I was too late . obsigna submitted faster..


----------



## Deleted member 9563 (Feb 1, 2019)

I have multiple machines running different operating systems here. I find it's pretty quick to just use command line FTP locally. I don't think there is any OS that can't do that. It even works with a primitive DOS machine!


----------



## roddierod (Feb 1, 2019)

OJ said:


> I have multiple machines running different operating systems here. I find it's pretty quick to just use command line FTP locally. I don't think there is any OS that can't do that. It even works with a primitive DOS machine!



I second this method. And note that Filezilla works on all the BSDs I have (Free, Open, DragonFly), Mac OS and Windows (7 through 10) just incase you want something with a GUI to do your FTPing.


----------



## rigoletto@ (Feb 1, 2019)

If the objective is to send/sync files between them: net/syncthing for the win.


----------



## OldSubSailor (Feb 1, 2019)

rigoletto@ said:


> If the objective is to send/sync files between them: net/syncthing for the win.





rigoletto@ said:


> If the objective is to send/sync files between them: net/syncthing for the win.



Thank you for the reply, however, to quote the bard, ¿por que?


----------



## OldSubSailor (Feb 1, 2019)

obsigna said:


> Are both machines connected to the same router of your ISP? In case yes, then figure out the local IP-Adresses and then you would be able to do everything you need using direct network connections via ssh(1), scp(1) and/or NFS (exports(5)). For example you want to try to ping the FreeBSD machine from a Terminal window of a macOS machine:
> 
> On the FreeBSD box type `ifconfig` and take notice of its local IP-Address, for example: 192.168.1.129
> Open the Terminal App on macOS (it is in the Utilities directory of /Applications), and in there type `ping 192.168.1.129`, of course you need to replace 192... by the actual IP-Address.

= = = =

**WHAT YOU NEED TO DO:**
(A) Condense the forum thread paragraph that begins "I second this method" into a short list that keeps its main facts.
(B) Transcribe the part of the forum thread that begins at the words "I second this" and stops after "do your FTPing.".

**RECORD EXCERPTS:**

= = = =

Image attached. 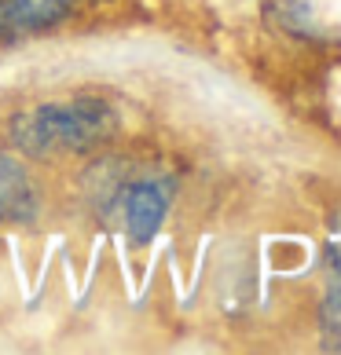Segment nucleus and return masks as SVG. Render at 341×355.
I'll return each mask as SVG.
<instances>
[{
	"label": "nucleus",
	"mask_w": 341,
	"mask_h": 355,
	"mask_svg": "<svg viewBox=\"0 0 341 355\" xmlns=\"http://www.w3.org/2000/svg\"><path fill=\"white\" fill-rule=\"evenodd\" d=\"M323 275H326L323 326H326V334H331V337H341V245H326Z\"/></svg>",
	"instance_id": "obj_5"
},
{
	"label": "nucleus",
	"mask_w": 341,
	"mask_h": 355,
	"mask_svg": "<svg viewBox=\"0 0 341 355\" xmlns=\"http://www.w3.org/2000/svg\"><path fill=\"white\" fill-rule=\"evenodd\" d=\"M173 194H176V183L169 176H158V173L122 176L103 191V216L117 220L128 239L143 245V242H151L154 234H158V227L165 223Z\"/></svg>",
	"instance_id": "obj_2"
},
{
	"label": "nucleus",
	"mask_w": 341,
	"mask_h": 355,
	"mask_svg": "<svg viewBox=\"0 0 341 355\" xmlns=\"http://www.w3.org/2000/svg\"><path fill=\"white\" fill-rule=\"evenodd\" d=\"M37 216V191L26 168L0 154V223H30Z\"/></svg>",
	"instance_id": "obj_4"
},
{
	"label": "nucleus",
	"mask_w": 341,
	"mask_h": 355,
	"mask_svg": "<svg viewBox=\"0 0 341 355\" xmlns=\"http://www.w3.org/2000/svg\"><path fill=\"white\" fill-rule=\"evenodd\" d=\"M96 0H0V41H19L67 22L77 8Z\"/></svg>",
	"instance_id": "obj_3"
},
{
	"label": "nucleus",
	"mask_w": 341,
	"mask_h": 355,
	"mask_svg": "<svg viewBox=\"0 0 341 355\" xmlns=\"http://www.w3.org/2000/svg\"><path fill=\"white\" fill-rule=\"evenodd\" d=\"M117 110L99 96H74V99H51L22 110L11 117L8 136L11 143L30 157L51 154H85L103 147L117 132Z\"/></svg>",
	"instance_id": "obj_1"
}]
</instances>
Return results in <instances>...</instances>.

= = = =

**RESPONSES FOR EACH TASK:**
(A)
- Endorses the command line FTP method.
- FileZilla works on the writer's BSDs (Free, Open, DragonFly), on Mac OS, and on Windows 7 through 10.
- FileZilla is an option for anyone who wants a GUI for FTP.

(B)
I second this method. And note that Filezilla works on all the BSDs I have (Free, Open, DragonFly), Mac OS and Windows (7 through 10) just incase you want something with a GUI to do your FTPing.